If you thought that ChatGPT and similar AI tools were disruptive, just wait until they perfect intimacy with you, their human partner, through the use of time-tested psychological techniques. That is how a recommendation algorithm can best achieve its goal of keeping you glued to the platform; not by simply “recommending” what you watch or do next, but by leading you to believe that it is your own reasoned decision.
Platforms claim the recommendations they deliver to users are a form of free speech protected by the First Amendment. That argument fails to distinguish between the videos posted to the platform and the output of the AI algorithms. The former typically do enjoy First Amendment protection, even where they promote harmful reactions. But the latter — the actual recommendations and their manner of delivery — are products of autonomous machines. And where that output causes addiction or other harm, as is often the case, it is neither “speech” nor otherwise exempt from consumer safety regulation.

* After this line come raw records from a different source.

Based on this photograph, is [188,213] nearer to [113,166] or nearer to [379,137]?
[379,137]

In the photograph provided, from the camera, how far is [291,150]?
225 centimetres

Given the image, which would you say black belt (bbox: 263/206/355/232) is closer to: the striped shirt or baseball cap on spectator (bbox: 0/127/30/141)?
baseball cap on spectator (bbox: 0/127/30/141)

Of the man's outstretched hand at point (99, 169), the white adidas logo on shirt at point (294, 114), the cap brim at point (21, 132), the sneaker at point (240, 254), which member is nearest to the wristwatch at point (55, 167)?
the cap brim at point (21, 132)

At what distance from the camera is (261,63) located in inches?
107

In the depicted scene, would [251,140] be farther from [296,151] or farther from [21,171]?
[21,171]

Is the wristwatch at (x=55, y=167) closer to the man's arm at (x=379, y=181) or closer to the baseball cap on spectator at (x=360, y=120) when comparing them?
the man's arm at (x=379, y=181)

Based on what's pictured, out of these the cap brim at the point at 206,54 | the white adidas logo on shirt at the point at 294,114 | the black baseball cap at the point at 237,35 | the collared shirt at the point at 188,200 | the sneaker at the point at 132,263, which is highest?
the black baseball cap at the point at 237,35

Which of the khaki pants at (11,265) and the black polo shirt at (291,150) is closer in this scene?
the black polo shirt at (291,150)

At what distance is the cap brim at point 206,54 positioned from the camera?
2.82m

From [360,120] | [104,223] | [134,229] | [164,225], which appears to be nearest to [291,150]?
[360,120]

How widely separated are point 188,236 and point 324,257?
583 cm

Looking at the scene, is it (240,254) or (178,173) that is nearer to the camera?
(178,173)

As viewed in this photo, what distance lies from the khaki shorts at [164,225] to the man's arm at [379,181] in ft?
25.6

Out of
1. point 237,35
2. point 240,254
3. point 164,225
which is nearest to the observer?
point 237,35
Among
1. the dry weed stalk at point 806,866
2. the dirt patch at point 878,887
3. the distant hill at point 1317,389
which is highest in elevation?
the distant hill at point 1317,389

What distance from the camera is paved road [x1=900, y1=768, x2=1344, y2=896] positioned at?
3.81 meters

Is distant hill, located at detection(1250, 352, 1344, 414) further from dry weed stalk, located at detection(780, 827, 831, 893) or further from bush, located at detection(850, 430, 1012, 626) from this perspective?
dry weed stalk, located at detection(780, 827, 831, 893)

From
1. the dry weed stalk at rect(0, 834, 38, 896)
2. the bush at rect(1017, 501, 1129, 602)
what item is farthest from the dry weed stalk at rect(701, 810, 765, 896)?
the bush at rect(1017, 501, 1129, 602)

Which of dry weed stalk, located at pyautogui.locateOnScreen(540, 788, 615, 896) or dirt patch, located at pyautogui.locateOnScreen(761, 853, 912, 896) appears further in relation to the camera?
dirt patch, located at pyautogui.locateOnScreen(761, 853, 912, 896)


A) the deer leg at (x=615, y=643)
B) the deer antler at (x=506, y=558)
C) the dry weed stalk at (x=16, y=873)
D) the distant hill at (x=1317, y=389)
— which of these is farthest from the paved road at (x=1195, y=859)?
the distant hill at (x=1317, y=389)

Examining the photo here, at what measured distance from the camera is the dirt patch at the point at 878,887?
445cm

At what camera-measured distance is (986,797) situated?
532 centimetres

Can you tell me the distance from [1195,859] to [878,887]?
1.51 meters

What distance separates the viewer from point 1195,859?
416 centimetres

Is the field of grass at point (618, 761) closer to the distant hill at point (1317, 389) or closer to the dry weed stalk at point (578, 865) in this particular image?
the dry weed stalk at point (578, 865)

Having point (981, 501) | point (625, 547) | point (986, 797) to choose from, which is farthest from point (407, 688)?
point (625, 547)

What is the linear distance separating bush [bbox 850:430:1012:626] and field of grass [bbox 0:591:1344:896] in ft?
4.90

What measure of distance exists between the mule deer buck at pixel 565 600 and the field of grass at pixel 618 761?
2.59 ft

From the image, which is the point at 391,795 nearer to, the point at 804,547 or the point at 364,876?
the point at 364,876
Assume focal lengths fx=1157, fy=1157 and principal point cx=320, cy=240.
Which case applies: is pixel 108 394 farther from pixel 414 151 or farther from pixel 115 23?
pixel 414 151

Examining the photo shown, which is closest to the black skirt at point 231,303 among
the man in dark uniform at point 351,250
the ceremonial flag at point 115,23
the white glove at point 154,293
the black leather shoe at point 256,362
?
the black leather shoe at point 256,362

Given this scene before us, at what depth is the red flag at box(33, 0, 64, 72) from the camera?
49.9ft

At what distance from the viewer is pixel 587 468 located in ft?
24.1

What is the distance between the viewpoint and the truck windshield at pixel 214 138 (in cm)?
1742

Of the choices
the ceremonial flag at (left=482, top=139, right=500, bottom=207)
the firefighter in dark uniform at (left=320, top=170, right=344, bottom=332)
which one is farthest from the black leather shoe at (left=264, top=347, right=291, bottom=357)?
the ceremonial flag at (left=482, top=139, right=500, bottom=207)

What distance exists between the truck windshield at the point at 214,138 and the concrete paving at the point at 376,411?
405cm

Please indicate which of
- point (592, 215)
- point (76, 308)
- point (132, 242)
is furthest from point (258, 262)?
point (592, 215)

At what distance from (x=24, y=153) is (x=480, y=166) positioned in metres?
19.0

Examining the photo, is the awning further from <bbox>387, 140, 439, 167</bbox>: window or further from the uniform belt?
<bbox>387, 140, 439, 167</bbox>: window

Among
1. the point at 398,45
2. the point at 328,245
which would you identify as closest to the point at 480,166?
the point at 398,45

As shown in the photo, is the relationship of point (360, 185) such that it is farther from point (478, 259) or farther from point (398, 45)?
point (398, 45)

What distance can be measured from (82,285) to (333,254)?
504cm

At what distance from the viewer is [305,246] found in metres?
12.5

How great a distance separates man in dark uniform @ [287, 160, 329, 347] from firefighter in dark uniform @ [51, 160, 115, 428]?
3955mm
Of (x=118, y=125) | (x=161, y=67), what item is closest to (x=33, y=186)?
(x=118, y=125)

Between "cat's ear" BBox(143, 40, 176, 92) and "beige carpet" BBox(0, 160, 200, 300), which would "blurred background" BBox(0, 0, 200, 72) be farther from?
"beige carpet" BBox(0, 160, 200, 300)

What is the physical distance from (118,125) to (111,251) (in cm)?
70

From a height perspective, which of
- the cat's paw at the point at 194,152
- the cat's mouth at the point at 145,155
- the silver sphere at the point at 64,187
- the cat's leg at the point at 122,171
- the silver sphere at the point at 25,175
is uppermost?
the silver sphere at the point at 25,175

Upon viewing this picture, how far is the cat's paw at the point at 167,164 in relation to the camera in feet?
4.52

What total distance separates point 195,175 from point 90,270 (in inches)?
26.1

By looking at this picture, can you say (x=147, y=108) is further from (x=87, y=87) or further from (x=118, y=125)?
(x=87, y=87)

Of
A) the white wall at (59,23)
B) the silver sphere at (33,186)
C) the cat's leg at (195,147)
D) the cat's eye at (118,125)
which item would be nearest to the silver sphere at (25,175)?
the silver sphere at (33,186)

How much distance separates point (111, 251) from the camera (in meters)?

Social media platforms typically employ two different AI systems. The first aids in content moderation, determining which user content to permit on the platform and which to reject. Platforms enjoy wide latitude in these efforts, as well they should, whether automated or undertaken by human moderators. Content moderation is the gateway to public discourse and we rely on platforms to responsibly filter their content. Some may disagree with choices made by a platform, but, when undertaking a filtering function that is the equivalent of traditional editorial functions, platforms enjoy protection under the First Amendment.
But the second AI mechanism, the one that drives a recommendation algorithm, does not serve any of the purposes that underlie the First Amendment. The inner workings of AI are merely computer code that perform a function; it does not communicate in human-understandable terms. The output of the AI’s calculations (its “recommendations”) is similarly functional and not expressive: mainly to keep users “engaged.”
Even actual speech that bypasses a listener’s cognitive functions and elicits an immediate visceral response — such as the case with threats, incitement, fighting words and “falsely shouting fire in a crowded theatre” — is categorically outside of the First Amendment. When words are the trigger of action, they are treated as conduct, not speech.
But the biggest problem with treating AI recommendations as speech is that they are generated by autonomous machines. All platform operators do is give the AI a goal — typically to maximize time users spend on the platform. The AI learns on its own how to structure and deliver its recommendations in pursuit of that goal. There is no human discretion, judgment or editorial input into the “decisions” made by the AI. In short, your prompts to ChatGPT are protected speech; the AI’s output is not.
Already, AI output is making “recommendations” across the spectrum of society, from whether you get a loan, government benefits or a job; the terms of a defendant’s sentence; what news to read, products to buy, music to hear, search results you get; how better to defraud you, surveil you, discriminate against you and separate you from your money. Do we really want to say that all of these autonomous machine actions are protected by the First Amendment? If so, and we treat AI outputs as speech, AI will be immune to regulation.
Jeffery Atik and Karl Manheim are, respectively, professor and emeritus professor at Loyola Law School in Los Angeles, where they have taught Artificial Intelligence and the Law.